Daily Dose of Methimazole That Was Effective Declined to < 5 mg in Long Term

While most previous studies have not shown a reduction in the rate of remission in Graves' disease with antithyroid drug treatment when administered for an optimal period of 12 to 18 months, Dr Azizi and colleagues published a meta-analysis of six articles this year that did indicate a higher remission with long-term therapy (> 24 months) compared with shorter-term therapy (Thyroid. 2017;27:1223-1231).

In conducting their own randomized trial, the Iranian researchers enrolled a group of 302 patients with a first episode of Graves' hyperthyroidism who were initially all treated with 18.8 ± 2.2 months of methimazole.

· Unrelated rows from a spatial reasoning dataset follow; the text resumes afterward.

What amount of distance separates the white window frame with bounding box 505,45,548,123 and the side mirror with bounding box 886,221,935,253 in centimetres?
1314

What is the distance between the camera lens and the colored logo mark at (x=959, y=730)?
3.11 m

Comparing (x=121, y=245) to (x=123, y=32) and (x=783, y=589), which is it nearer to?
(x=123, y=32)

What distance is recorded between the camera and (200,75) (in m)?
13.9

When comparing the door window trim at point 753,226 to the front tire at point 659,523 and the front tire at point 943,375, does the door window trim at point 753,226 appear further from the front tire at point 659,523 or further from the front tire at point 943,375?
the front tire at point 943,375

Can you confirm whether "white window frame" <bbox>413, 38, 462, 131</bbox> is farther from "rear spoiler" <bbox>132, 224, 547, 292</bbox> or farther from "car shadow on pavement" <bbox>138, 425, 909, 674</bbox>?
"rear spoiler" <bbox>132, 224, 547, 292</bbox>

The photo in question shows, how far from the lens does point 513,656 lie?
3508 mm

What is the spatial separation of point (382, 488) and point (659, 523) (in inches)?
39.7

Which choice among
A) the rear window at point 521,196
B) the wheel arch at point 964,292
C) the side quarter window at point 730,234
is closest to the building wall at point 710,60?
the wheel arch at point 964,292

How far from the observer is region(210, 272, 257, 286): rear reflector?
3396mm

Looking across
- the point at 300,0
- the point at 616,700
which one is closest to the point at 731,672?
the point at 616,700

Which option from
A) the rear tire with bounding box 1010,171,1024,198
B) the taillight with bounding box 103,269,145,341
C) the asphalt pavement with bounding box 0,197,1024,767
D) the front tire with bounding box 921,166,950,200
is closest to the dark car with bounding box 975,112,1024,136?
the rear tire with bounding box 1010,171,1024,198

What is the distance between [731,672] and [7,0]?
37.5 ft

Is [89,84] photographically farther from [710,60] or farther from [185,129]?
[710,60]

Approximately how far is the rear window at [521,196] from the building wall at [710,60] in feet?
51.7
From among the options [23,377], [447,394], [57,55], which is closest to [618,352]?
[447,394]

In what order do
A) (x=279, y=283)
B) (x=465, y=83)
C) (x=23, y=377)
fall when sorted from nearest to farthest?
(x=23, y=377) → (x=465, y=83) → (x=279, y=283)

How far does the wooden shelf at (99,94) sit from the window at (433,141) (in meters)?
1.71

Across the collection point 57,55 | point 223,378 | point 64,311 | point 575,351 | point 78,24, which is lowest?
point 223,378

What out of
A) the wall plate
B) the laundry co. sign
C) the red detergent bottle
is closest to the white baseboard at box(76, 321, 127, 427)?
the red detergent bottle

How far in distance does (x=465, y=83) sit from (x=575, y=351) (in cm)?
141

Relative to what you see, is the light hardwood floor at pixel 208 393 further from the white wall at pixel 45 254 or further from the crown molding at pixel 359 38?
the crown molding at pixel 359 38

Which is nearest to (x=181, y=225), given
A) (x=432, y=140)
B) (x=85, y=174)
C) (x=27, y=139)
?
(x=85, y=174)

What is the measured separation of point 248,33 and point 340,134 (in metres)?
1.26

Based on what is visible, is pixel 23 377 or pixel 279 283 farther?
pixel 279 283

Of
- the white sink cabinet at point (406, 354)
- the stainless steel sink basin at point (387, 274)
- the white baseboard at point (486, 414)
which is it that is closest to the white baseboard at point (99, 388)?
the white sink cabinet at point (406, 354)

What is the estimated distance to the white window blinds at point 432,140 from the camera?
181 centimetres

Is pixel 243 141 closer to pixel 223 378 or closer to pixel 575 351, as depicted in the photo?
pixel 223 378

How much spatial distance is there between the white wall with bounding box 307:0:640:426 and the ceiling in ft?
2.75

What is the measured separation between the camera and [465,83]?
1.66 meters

After the 18 months, 258 of the patients were randomized to either continue treatment with the drug (n = 130) or to discontinue it (n = 128).

In the long-term group, 115 patients continued methimazole treatment for at least 60 months and discontinued use of the drug after a median of 96 months.

All patients in the short- and long-term groups were followed for 48 months after discontinuation.

Among patients in the short-term group, 29% had a relapse of hyperthyroidism within 12 months of withdrawal from the drug, compared with only 3.3% of those in the long-term group.

At 48 months after methimazole withdrawal, 51% in the short-term group had a relapse compared with 16% in the long-term treatment group (< .001).

The median time to relapse after discontinuation was 6.0 months in the short-term group and 11.5 months in the long-term group.

Leading risk factors associated with relapse in the short-term group included male gender, thyroid volume, serum thyroid-stimulating hormone (TSH) receptor antibody (TRAb), and HLA polymorphism. In the long-term group, only free-T4 levels were significantly associated with relapse.

Dr Azizi noted that the daily dose of methimazole needed to maintain TSH levels in the normal range in the long-term group declined to less than 5 mg.

"The majority in the long-term group were taking less than 5 mg of methimazole, and some only needed two or three pills per week, so it is interesting to see that as you continue there appears to be more of a response to methimazole," he commented.

Side effects associated with the treatment in the first 18 months included cutaneous reactions in 14 patients and increased liver enzymes in two patients; however, no further side effects were reported in the long-term group for up to 120 months of therapy.

"It is very reassuring that after 18 months we did not see any major complications" afterward, for up to 10 years of treatment, Dr Azizi concluded.

Dr Azizi and Dr Dinauer had no relevant financial relationships.

2017 Annual Meeting of the American Thyroid Association. October 19, 2017; Victoria, British Columbia.